New auditorium to be named after Brian Doyle

2017 President's Opening Convocation speech boasts progress on diversity and mental health resources

By Dora Totoian | August 29, 2017 8:19pm
Fr. Mark Poorman addresses the University community in his 2017 convocation speech.
Media Credit: Jeffrey Braccia / The Beacon

The auditorium in the new Dundon-Berchtold Hall will be named after longtime Portland Magazine editor, essayist and novelist Brian Doyle, who passed away in May. University President Fr. Mark Poorman made the announcement at the President's Opening Convocation speech in Buckley Auditorium Tuesday afternoon. 

“Let’s continue to pray in thanksgiving for Brian’s life and his amazing, inspiring work,” Poorman said. 

In his speech to UP faculty and staff, Poorman also highlighted accomplishments of the past year and gave updates on ongoing concerns, such as faculty salary levels, review of the core curriculum and making UP more diverse. 

Ground will break on Dundon-Berchtold Hall in about a month, Poorman said, and the building is slated to open in January of 2019. The 62,000-square-foot building will be the first academic building built on campus in 22 years.
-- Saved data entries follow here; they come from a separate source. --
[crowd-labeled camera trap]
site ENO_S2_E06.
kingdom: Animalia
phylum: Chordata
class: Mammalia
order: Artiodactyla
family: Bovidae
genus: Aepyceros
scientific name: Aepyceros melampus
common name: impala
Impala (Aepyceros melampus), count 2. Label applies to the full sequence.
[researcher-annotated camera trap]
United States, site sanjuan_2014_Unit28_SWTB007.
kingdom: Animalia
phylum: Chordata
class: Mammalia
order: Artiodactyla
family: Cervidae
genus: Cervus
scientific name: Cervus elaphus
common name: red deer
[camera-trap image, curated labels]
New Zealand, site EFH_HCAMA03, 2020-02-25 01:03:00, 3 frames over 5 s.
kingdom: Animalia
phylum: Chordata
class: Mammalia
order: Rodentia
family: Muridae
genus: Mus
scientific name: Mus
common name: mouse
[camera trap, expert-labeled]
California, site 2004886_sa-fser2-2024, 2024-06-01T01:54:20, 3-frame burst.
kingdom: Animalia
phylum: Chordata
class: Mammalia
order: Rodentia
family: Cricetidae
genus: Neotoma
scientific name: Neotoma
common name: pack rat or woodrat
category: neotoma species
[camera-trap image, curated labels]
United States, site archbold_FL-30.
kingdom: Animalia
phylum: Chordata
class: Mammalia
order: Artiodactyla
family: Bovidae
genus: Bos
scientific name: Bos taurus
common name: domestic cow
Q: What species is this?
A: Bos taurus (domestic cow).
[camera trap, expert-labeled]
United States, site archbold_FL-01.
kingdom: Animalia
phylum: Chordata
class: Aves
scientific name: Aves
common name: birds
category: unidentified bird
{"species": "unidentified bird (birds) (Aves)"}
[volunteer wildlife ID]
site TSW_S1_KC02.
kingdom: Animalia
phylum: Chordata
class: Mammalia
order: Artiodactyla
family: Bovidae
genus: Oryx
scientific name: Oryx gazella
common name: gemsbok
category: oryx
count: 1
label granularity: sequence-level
Poorman noted the student population has increased 30 percent in the past decade. 

Poorman announced that the University has updated its recent benchmarking study of faculty salaries. Poorman said that faculty compensation across ranks will be evaluated as extensive conversations on the subject continue.

“I’m confident that through further dialogue we will reach a consensus on a faculty compensation philosophy that serves us well going forward,” Poorman said. 

A steering committee will be established to review UP’s core curriculum, part of the strategic plan outlined last fall, Poorman said. Twenty listening sessions have been held, and faculty members will be invited to propose ideas. 

Another aspect of the plan mentioned was the administration’s goal to boost diversity on campus. Poorman mentioned with a sense of urgency the need to “infuse our entire community with a sense of internationalization and diversity.” 

In the past few years there has been a push for greater diversity on campus. Poorman proudly noted that minority students make up 39 percent of the class of 2021. The Shiley School of Engineering also recently hired six new faculty members, five of whom are female, making 33 percent of the engineering faculty female. 

Poorman also celebrated the university’s efforts to increase access to mental health resources. They include hiring a full-time Early Alert Program coordinator, the implementation of ProtoCall and the inclusion of mental health resources on all syllabi. 

Poorman also noted the University has been chosen as the 2018 partner university for the Opus Prize, an award that gives $1 million to organizations that "champion faith-filled change."  A committee of UP faculty, students and staff will work with the Opus Prize Foundation to evaluate finalists from various parts of the world, Poorman said.